Friday, 11. March 2011

Wenn ich schon mal ins Kino gehe, dann bemühe ich mich, dies mit ,gehobenem Bewusstsein‘ zu tun. Ich will versuchen zu erklären, was ich damit meine, und das heutige Beispiel eignet sich besonders gut dazu. – Der neueste Film der Coen-Brüder, True Grit, stand zunächst nicht auf meiner Wunschliste, so sehr ich das Regie-Duo seit Blood Simple schätze. Aber grundsätzlich sind Western, von wenigen Ausnahmen abgesehen, nicht gerade meine große Leidenschaft, und die meiner Gefährtin erst recht nicht. Doch ohne diese wählerische Begleitperson gehe ich prinzipiell nicht ins Kino. Zudem werde ich immer skeptisch, wenn ein Film sich zum Blockbuster mausert, und erst recht, wenn er die Oscar-Nominierungen einsammelt wie Konfetti auf der Sombrerokrempe. Dass wir uns den jüngsten Film von Joel und Ethan Coen trotz dieser Bedenken am Karnevalsdienstag anschauten, hatte zwei gute Gründe.

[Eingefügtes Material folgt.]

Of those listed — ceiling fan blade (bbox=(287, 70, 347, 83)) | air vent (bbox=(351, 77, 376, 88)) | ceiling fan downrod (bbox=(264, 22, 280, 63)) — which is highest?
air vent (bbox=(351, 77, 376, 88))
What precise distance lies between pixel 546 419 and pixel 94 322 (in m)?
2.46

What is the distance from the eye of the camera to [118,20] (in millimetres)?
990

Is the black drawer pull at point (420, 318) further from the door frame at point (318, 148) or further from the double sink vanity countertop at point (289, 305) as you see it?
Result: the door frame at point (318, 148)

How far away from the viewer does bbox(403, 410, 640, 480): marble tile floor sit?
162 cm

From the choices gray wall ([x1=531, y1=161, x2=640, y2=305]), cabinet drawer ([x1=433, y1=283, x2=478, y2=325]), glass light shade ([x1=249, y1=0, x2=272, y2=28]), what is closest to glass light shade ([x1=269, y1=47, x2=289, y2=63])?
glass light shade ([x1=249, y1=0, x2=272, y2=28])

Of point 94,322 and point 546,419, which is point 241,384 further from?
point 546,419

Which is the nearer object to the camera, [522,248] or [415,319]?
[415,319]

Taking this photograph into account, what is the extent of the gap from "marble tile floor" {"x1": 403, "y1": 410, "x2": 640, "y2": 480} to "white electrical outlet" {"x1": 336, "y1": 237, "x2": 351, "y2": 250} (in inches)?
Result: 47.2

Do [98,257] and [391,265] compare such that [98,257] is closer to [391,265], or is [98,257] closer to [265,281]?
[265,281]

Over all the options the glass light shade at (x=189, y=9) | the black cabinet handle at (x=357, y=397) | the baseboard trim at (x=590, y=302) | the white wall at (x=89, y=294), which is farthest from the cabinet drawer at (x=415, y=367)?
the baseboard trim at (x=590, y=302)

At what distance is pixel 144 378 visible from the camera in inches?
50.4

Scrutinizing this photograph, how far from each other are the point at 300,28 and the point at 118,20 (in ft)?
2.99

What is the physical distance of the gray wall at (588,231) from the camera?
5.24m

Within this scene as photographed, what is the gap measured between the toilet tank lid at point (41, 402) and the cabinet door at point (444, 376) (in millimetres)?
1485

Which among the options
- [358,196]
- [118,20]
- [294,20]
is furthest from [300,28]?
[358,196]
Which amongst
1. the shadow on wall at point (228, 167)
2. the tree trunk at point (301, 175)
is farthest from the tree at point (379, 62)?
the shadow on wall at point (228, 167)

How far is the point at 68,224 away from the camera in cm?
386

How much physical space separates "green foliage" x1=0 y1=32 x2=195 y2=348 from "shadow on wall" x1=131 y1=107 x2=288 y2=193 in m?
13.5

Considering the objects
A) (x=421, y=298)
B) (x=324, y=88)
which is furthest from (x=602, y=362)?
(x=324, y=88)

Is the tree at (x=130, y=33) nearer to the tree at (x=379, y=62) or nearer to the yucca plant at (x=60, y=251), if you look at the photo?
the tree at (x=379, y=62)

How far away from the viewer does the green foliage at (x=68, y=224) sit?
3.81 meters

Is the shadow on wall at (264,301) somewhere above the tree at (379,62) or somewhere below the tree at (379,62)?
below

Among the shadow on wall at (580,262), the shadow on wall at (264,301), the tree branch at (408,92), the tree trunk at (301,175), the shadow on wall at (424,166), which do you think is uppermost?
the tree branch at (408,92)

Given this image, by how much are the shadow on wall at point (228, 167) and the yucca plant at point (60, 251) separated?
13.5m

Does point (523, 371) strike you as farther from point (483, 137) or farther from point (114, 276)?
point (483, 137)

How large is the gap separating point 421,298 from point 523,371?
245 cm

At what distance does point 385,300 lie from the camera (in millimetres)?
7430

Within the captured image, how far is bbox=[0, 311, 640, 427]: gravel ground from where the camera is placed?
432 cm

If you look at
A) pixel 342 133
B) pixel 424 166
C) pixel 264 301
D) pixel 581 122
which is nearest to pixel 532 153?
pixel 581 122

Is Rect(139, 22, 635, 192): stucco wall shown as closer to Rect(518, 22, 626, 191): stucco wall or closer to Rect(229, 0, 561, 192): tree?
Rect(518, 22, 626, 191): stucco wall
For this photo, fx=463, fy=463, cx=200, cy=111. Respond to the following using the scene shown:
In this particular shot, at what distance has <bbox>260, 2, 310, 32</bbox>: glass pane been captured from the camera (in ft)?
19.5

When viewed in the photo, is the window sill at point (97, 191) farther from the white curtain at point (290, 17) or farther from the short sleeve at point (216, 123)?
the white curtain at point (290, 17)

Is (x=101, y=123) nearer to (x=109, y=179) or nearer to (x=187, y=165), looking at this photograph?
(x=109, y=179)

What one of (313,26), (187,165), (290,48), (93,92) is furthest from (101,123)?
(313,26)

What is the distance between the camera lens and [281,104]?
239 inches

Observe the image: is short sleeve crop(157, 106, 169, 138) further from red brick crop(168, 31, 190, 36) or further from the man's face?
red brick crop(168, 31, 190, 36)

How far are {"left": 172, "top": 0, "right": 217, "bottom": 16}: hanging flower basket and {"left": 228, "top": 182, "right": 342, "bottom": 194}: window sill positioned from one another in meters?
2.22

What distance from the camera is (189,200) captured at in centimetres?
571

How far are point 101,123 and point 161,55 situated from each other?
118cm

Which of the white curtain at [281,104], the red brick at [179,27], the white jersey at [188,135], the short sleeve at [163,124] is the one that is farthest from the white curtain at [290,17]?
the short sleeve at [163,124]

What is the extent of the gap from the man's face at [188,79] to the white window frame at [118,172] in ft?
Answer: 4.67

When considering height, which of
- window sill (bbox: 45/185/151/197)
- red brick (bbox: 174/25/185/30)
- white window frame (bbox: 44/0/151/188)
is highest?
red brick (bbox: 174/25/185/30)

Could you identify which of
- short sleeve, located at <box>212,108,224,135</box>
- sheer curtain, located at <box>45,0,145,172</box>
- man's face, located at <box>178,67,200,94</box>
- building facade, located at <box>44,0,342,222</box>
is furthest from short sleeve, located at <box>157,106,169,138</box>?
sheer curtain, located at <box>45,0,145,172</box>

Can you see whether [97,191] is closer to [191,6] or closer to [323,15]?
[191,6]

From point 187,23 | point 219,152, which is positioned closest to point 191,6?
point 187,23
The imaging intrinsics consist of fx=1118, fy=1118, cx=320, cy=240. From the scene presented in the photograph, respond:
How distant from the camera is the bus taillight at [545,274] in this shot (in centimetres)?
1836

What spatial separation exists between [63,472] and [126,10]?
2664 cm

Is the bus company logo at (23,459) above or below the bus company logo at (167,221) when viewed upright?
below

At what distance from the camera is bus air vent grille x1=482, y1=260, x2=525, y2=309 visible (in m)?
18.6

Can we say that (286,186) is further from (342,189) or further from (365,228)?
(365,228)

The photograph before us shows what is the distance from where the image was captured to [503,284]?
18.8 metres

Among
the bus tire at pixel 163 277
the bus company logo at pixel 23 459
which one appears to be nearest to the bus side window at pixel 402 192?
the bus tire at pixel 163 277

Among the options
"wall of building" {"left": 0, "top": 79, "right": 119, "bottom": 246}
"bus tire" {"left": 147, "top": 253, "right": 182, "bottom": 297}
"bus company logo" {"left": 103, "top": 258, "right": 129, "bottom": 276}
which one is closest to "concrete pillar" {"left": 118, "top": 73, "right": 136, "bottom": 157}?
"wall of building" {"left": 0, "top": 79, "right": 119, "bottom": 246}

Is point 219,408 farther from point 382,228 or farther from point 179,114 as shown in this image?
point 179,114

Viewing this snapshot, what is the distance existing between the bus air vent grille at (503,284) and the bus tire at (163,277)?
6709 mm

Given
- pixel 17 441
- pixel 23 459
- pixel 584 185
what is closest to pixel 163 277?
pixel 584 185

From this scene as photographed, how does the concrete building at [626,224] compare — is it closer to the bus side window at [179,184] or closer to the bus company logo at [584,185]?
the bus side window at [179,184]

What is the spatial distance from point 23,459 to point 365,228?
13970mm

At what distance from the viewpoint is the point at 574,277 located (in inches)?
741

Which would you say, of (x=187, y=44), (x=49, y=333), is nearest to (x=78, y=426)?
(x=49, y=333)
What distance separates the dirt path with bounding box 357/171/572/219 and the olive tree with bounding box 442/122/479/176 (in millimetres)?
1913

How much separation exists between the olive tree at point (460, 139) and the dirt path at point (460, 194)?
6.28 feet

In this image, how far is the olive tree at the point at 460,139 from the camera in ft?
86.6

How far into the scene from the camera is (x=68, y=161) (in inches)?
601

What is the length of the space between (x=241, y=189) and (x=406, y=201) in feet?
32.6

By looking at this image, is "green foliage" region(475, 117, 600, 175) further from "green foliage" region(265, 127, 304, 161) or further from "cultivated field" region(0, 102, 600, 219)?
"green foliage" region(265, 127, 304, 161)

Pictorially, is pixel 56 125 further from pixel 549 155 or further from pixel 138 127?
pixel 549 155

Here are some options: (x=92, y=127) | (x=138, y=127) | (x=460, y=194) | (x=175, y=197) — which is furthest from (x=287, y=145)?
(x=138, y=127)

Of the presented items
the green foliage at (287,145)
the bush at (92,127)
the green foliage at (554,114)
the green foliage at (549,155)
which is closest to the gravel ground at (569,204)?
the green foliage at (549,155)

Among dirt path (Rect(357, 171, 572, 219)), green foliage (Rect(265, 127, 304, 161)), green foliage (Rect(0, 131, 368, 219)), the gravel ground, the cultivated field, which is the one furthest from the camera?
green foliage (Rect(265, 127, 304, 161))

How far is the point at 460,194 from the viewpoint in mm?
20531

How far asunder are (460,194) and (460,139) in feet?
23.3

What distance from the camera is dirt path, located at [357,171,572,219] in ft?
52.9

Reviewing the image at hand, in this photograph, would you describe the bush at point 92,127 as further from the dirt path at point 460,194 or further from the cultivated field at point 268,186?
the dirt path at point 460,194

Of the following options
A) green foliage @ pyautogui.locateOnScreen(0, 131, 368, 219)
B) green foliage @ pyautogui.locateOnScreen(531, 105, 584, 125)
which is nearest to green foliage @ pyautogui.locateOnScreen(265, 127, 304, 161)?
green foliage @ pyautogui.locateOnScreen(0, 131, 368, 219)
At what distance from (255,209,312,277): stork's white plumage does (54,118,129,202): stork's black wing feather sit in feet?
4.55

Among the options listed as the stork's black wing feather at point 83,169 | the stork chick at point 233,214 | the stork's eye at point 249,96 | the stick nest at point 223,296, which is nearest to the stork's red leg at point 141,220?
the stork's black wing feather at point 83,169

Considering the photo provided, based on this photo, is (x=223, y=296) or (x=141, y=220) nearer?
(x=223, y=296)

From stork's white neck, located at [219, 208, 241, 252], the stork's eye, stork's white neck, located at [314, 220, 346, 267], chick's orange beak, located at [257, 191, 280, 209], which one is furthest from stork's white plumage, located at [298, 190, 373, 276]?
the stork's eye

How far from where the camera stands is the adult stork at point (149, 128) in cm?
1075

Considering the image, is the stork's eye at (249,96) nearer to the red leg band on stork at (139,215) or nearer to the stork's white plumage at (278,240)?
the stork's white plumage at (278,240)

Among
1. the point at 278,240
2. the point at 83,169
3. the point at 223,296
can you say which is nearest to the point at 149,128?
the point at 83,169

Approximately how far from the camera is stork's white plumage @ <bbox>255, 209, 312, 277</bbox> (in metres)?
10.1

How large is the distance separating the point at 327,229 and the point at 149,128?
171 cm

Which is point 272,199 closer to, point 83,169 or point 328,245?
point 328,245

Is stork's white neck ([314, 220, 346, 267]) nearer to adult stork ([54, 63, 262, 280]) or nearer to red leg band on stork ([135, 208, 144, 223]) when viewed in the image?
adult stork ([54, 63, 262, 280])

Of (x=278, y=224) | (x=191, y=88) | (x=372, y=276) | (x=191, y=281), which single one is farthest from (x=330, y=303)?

Erstens machte mich ein Interview neugierig, das Tobias Kniebe mit den Regisseuren geführt hat („Hat die Inspiration schon jemals zugeschlagen?“; in: SZ v. 9. Februar 2011.) Auf die skeptische Frage, wie sie an diesen alten Stoff herangegangen seien, aus dem vor über vierzig Jahren John Hathaway einen überaus geradlinigen Western gemacht habe, antwortet Ethan: „Wenn man die Story genau betrachtet, ist es ein ziemlich gradliniger Western über Vergeltung. Unser Idee dazu war sehr simpel: Wir wollten dem Roman, der allem zugrunde liegt, möglichst treu bleiben. Wir lieben dieses Buch.“ Ein solches Bekenntnis lässt mich immer aufhorchen. Die Herren Regisseure lieben ein Buch! Und sie gehen zurück zu den Wurzeln, wenn sie ein Remake zu einem alten, seinerzeit erfolgreichen Film wagen!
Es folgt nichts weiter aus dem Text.